Bilionários não deveriam existir. Por Sâmia Bomfim.
Réplica à coluna "Quantas Sâmias fazem um Elon Musk?", de Helio Beltrão.
6 maio 2022, 10:41 Tempo de leitura: 3 minutos, 1 segundoO brasileiro que vai ao supermercado percebe a vida cada dia mais cara. E ainda são muitos os que nem sequer podem ir às compras. De acordo com dados recentes, pelo menos 12 milhões de brasileiros estão desempregados. Outros 5 milhões estão em desalento; 19 milhões passam fome e metade do país vive em insegurança alimentar.

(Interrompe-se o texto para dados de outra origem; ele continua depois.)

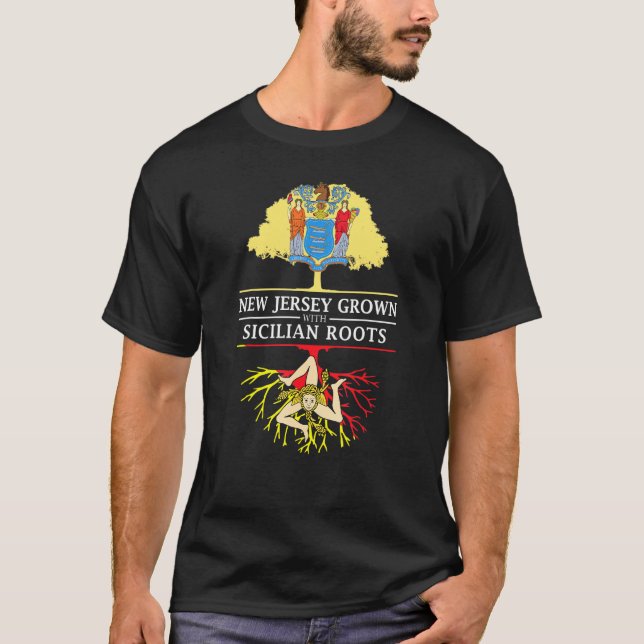 New Jersey Grown With Sicilian Roots  Sicily T-Shirt (Front)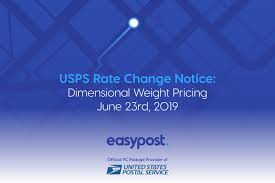 Usps Rate Changes On June 23 2019 Easypost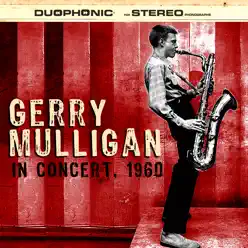 In Concert - 1960 - Gerry Mulligan In Concert - 1960 - Gerry Mulligan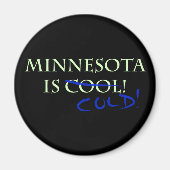Minnesota is Cool - en Cold! Magneet (Voorkant)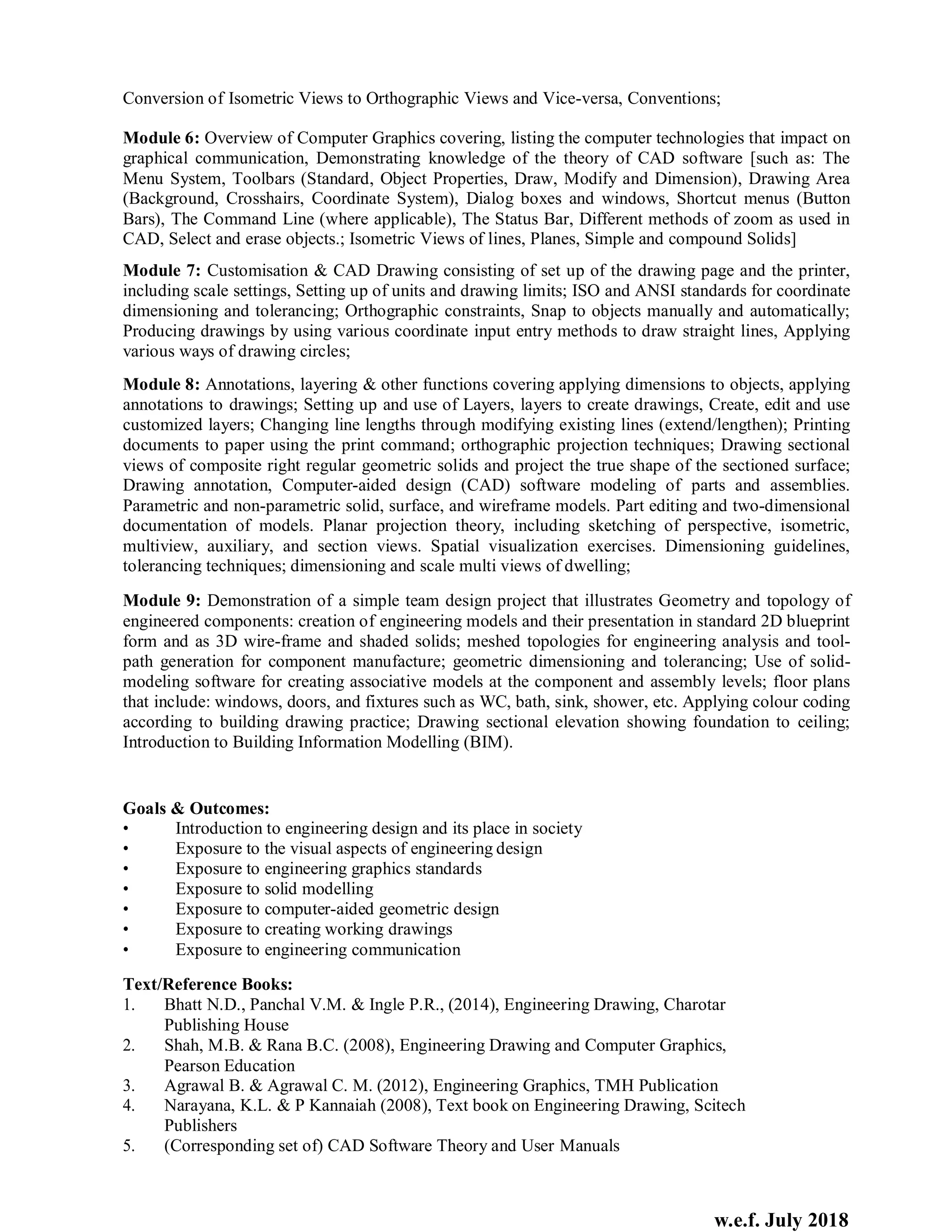 w.e.f. July 2018
Conversion of Isometric Views to Orthographic Views and Vice-versa, Conventions;
Module 6: Overview of Computer Graphics covering, listing the computer technologies that impact on
graphical communication, Demonstrating knowledge of the theory of CAD software [such as: The
Menu System, Toolbars (Standard, Object Properties, Draw, Modify and Dimension), Drawing Area
(Background, Crosshairs, Coordinate System), Dialog boxes and windows, Shortcut menus (Button
Bars), The Command Line (where applicable), The Status Bar, Different methods of zoom as used in
CAD, Select and erase objects.; Isometric Views of lines, Planes, Simple and compound Solids]
Module 7: Customisation & CAD Drawing consisting of set up of the drawing page and the printer,
including scale settings, Setting up of units and drawing limits; ISO and ANSI standards for coordinate
dimensioning and tolerancing; Orthographic constraints, Snap to objects manually and automatically;
Producing drawings by using various coordinate input entry methods to draw straight lines, Applying
various ways of drawing circles;
Module 8: Annotations, layering & other functions covering applying dimensions to objects, applying
annotations to drawings; Setting up and use of Layers, layers to create drawings, Create, edit and use
customized layers; Changing line lengths through modifying existing lines (extend/lengthen); Printing
documents to paper using the print command; orthographic projection techniques; Drawing sectional
views of composite right regular geometric solids and project the true shape of the sectioned surface;
Drawing annotation, Computer-aided design (CAD) software modeling of parts and assemblies.
Parametric and non-parametric solid, surface, and wireframe models. Part editing and two-dimensional
documentation of models. Planar projection theory, including sketching of perspective, isometric,
multiview, auxiliary, and section views. Spatial visualization exercises. Dimensioning guidelines,
tolerancing techniques; dimensioning and scale multi views of dwelling;
Module 9: Demonstration of a simple team design project that illustrates Geometry and topology of
engineered components: creation of engineering models and their presentation in standard 2D blueprint
form and as 3D wire-frame and shaded solids; meshed topologies for engineering analysis and tool-
path generation for component manufacture; geometric dimensioning and tolerancing; Use of solid-
modeling software for creating associative models at the component and assembly levels; floor plans
that include: windows, doors, and fixtures such as WC, bath, sink, shower, etc. Applying colour coding
according to building drawing practice; Drawing sectional elevation showing foundation to ceiling;
Introduction to Building Information Modelling (BIM).
Goals & Outcomes:
• Introduction to engineering design and its place in society
• Exposure to the visual aspects of engineering design
• Exposure to engineering graphics standards
• Exposure to solid modelling
• Exposure to computer-aided geometric design
• Exposure to creating working drawings
• Exposure to engineering communication
Text/Reference Books:
1. Bhatt N.D., Panchal V.M. & Ingle P.R., (2014), Engineering Drawing, Charotar
Publishing House
2. Shah, M.B. & Rana B.C. (2008), Engineering Drawing and Computer Graphics,
Pearson Education
3. Agrawal B. & Agrawal C. M. (2012), Engineering Graphics, TMH Publication
4. Narayana, K.L. & P Kannaiah (2008), Text book on Engineering Drawing, Scitech
Publishers
5. (Corresponding set of) CAD Software Theory and User Manuals
 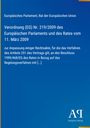 Verordnung (EG) Nr. 219/2009 des Europäischen Parlaments und des Rates. Blaues Cover mit gelbem Rand und Verlagslogo.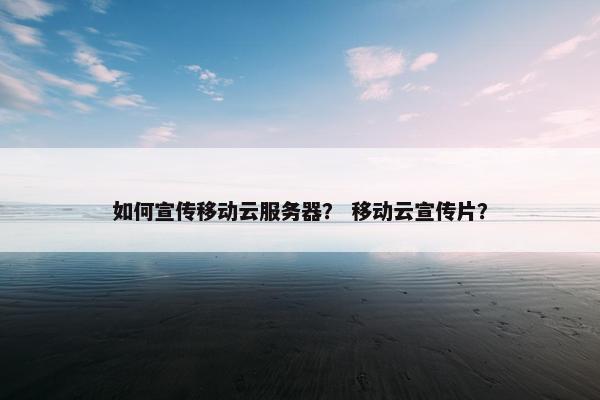 如何宣传移动云服务器？ 移动云宣传片？
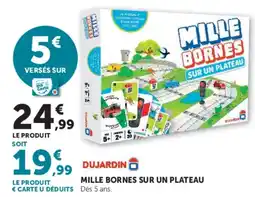 Super U DUJARDIN Mille Bornes sur un plateau offre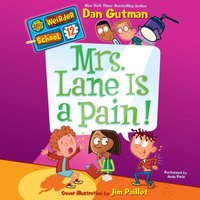 My Weirder School #12: Mrs. Lane Is a Pain! - Dan Gutman - audiobook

Diante de tanta pobreza, miséria, fome e desemprego, um dado chama a atenção: o número de bilionários no mundo e no Brasil. São 42 novos bilionários brasileiros na lista da Forbes do ano de 2021. Trata-se de poucas dezenas de pessoas que acumulam, sozinhas, fortunas em uma escala inimaginável. Essa concentração de renda se dá, de um lado, a partir da exploração de milhões de trabalhadores, e, de outro, das “facilidades” corruptas forjadas por governos e poderosos.
Recentemente, virou notícia a compra do Twitter por Elon Musk, por US$ 44 bilhões (mais de R$ 200 bilhões). Musk acumula uma fortuna de mais de US$ 260 bilhões (R$ 1,3 trilhão, na cotação atual). Sua família, sul-africana, enriqueceu durante o Apartheid, explorando jazidas de esmeralda. Face ao escândalo, afirmei em minhas redes sociais e reafirmo: bilionários não deveriam existir! Também não deveriam existir a fome, a miséria e a exploração humana, fenômenos correlatos à existência de bilionários.
No dia 3 de maio, na Folha, o presidente de um instituto neoliberal, Helio Beltrão, publicou um artigo, na tentativa de rebater meu posicionamento, intitulado: “Quantas Sâmias fazem um Elon Musk?”.
O texto baseia-se na típica e falsa defesa da meritocracia, recorrente entre os “liberais” brasileiros. Diga-se de passagem, em geral, são liberais preocupados com as liberdades de seus próprios negócios e lucros, mas não com a liberdade das pessoas. Além disso, esses liberais são os primeiros a procurarem o Estado e serem salvos por ele quando seus lucros estão em risco.
Para o autor, no capitalismo, os empresários enriquecem porque criam produtos eficientes. Logo se percebe que, para ele, não existem trabalhadores, a classe que de fato produz a riqueza e os produtos no mundo, a troco de baixíssimos salários.
Outro argumento roto é o de que, taxando grandes fortunas, a economia quebra. Assim, os liberais tentam nos convencer de que a existência dos bilionários favorece a maioria da população. Mas o que ocorre é justamente o contrário.
Como líder do PSOL na Câmara dos Deputados, luto pela aprovação do PLP 277/08, que prevê a taxação de fortunas no Brasil. A medida, que é simples e prevista em nossa Constituição, reverteria o cenário atual, em que só os pobres e a classe média pagam imposto para valer. Consequentemente, teríamos mais recursos para a educação e a saúde, para o combate à desigualdade e para a efetivação de direitos. Teríamos mais justiça, assim como outros países no mundo já fizeram.
É claro que Beltrão, em seu artigo, ainda atacou os “políticos”, tentando me atingir. Mas, ao contrário de muitos deputados que se declaram liberais e defendem os bilionários, votei contra o fundo eleitoral extravagante articulado por Bolsonaro e o Centrão.
Corruptos e bilionários andam, geralmente, de mãos dadas. E, para mim, nem os primeiros nem os segundos são objetos de estimação.
Artigo publicado originalmente no jornal Folha de São Paulo , em 5 de maio de 2022.